>>>>
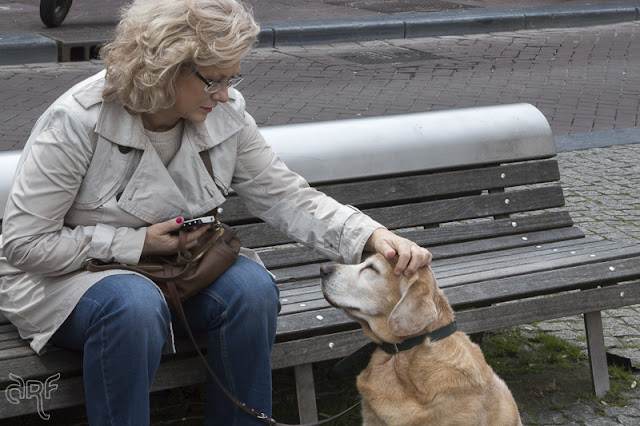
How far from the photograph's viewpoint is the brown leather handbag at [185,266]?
9.39 ft

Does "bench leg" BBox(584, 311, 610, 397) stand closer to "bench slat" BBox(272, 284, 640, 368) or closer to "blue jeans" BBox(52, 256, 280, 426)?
"bench slat" BBox(272, 284, 640, 368)

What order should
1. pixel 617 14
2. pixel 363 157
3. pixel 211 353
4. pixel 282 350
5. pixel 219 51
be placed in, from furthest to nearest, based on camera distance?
pixel 617 14
pixel 363 157
pixel 282 350
pixel 211 353
pixel 219 51

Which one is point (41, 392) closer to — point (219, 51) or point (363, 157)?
point (219, 51)

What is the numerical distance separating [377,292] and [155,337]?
749mm

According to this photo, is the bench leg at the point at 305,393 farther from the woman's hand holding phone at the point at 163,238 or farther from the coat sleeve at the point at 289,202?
the woman's hand holding phone at the point at 163,238

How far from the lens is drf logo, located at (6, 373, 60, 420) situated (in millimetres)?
2767

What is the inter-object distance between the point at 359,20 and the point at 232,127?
29.7 feet

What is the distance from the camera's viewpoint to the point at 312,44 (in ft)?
37.1

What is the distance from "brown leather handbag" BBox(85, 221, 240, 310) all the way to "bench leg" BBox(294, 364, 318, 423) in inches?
22.6

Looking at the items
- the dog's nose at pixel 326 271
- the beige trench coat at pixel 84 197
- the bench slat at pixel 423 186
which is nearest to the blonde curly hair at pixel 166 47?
the beige trench coat at pixel 84 197

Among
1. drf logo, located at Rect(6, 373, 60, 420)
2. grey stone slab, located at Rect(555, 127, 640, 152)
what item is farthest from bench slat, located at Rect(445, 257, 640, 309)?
grey stone slab, located at Rect(555, 127, 640, 152)

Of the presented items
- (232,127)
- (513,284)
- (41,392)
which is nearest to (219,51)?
(232,127)

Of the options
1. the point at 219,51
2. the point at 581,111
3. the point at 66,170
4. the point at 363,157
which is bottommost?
the point at 581,111

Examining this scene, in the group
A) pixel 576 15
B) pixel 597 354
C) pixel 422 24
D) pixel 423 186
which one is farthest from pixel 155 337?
<<<<
Set down only these lines, exactly: the line containing "Of the presented items" and each line after it, through the end of the listing.

Of the presented items
- (232,127)
- (513,284)
- (41,392)
which is nearest to (219,51)?
(232,127)

Of the options
1. the point at 219,51
2. the point at 581,111
3. the point at 66,170
4. the point at 363,157
which is bottommost?
the point at 581,111

Examining this scene, in the group
A) pixel 576 15
B) pixel 597 354
C) pixel 422 24
D) pixel 423 186
which one is farthest from pixel 155 337?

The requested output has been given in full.